Masaman Curry Mashed Potatoes
It's not uncommon to find potatoes in Masaman Curry. I don't prefer it, but sometimes it works. Any time I've attempted to make this particular curry with potatoes included, the starch turns the dish sort of gummy and therefore pretty much ruined.
I thought for a change that I could fully own the starch by incorporating curry into it, and not the other way around. The result was surprisingly good.
You'll need:
- A couple shallots
- Vegetable oil
- About 4 cups of potatoes
- 1 can masaman curry paste
- 1 can coconut milk
- fish sauce
- Half a stick of butter
- salt and pepper to taste
- Chopped cilantro to finish
Fried Shallots
Slice the shallots into thin pieces.
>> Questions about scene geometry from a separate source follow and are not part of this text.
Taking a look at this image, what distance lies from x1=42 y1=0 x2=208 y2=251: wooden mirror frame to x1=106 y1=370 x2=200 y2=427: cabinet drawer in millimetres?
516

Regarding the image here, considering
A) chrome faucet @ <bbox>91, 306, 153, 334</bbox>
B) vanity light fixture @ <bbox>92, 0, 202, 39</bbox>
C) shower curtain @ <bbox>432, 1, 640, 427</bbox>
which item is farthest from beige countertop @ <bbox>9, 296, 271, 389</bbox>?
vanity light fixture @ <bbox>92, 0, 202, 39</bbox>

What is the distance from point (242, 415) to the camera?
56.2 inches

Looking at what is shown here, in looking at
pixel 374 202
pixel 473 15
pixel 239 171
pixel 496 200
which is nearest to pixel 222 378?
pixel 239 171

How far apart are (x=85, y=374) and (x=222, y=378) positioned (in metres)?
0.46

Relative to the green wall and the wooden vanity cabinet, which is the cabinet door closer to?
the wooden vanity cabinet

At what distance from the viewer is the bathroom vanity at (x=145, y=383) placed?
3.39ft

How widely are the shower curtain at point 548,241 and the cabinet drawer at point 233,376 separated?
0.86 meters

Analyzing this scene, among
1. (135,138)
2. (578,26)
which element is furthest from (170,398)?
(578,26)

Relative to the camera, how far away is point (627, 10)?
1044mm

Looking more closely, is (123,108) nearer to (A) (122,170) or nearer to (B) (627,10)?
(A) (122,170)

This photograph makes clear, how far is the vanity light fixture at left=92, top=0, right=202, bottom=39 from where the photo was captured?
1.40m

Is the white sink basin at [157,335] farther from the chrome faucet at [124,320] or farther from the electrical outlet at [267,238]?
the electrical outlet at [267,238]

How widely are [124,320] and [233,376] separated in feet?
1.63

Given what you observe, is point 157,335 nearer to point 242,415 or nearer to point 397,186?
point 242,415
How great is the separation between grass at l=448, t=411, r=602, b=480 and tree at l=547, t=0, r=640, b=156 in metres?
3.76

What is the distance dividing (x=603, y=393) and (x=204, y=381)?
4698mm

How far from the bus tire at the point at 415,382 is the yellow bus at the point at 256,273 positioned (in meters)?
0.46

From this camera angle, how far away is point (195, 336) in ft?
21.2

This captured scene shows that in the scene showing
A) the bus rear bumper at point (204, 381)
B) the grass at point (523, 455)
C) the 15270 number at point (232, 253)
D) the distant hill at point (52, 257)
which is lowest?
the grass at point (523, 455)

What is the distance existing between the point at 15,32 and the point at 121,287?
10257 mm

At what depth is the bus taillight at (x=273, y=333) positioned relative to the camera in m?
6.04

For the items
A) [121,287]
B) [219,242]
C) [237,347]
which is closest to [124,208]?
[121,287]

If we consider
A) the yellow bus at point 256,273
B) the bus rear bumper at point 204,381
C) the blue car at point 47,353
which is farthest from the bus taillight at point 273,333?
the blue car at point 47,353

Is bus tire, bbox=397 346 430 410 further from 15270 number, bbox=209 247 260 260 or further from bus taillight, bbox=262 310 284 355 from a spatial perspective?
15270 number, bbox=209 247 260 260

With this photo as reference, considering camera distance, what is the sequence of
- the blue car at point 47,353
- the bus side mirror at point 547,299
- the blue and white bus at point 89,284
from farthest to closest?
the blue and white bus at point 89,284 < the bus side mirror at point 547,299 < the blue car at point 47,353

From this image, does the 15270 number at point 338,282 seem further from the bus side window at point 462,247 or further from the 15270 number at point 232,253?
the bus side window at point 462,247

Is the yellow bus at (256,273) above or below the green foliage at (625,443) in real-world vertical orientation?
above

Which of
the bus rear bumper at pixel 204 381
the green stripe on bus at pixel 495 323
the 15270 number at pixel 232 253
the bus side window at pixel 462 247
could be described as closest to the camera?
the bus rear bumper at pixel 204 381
Heat oil over med-low. You don't want to get the oil too hot. It will fry the shallots too quickly and potentially burn them.
Cook the shallots in the oil for about 20 min at med-low. The shallots will bubble but not aggressively like frying. Once they turn brown, remove and reserve the oil. Shallot oil is great for cooking just about anything with.
The Potatoes
Bring pot of water to boil. Peel and cut potatoes up to cubes. Boil until fork tender.
While potatoes are boiling, put a couple tablespoons of the shallot oil into a pan over high heat. Once the oil is hot, fry the curry paste for a few minutes. Oil separation is a good thing. Then add half of the coconut milk and stir to cook for about 5 minutes. Again, oil separation is a good thing. Turn off heat and set aside.
Drain and mash potatoes. Add butter and stir until it is absorbed into potatoes. Then add curry/coconut milk mixture into the potatoes and stir. Add fish sauce, salt and pepper to taste.
Garnish with fried shallots, chopped cilantro and a drizzle of the remaining coconut milk.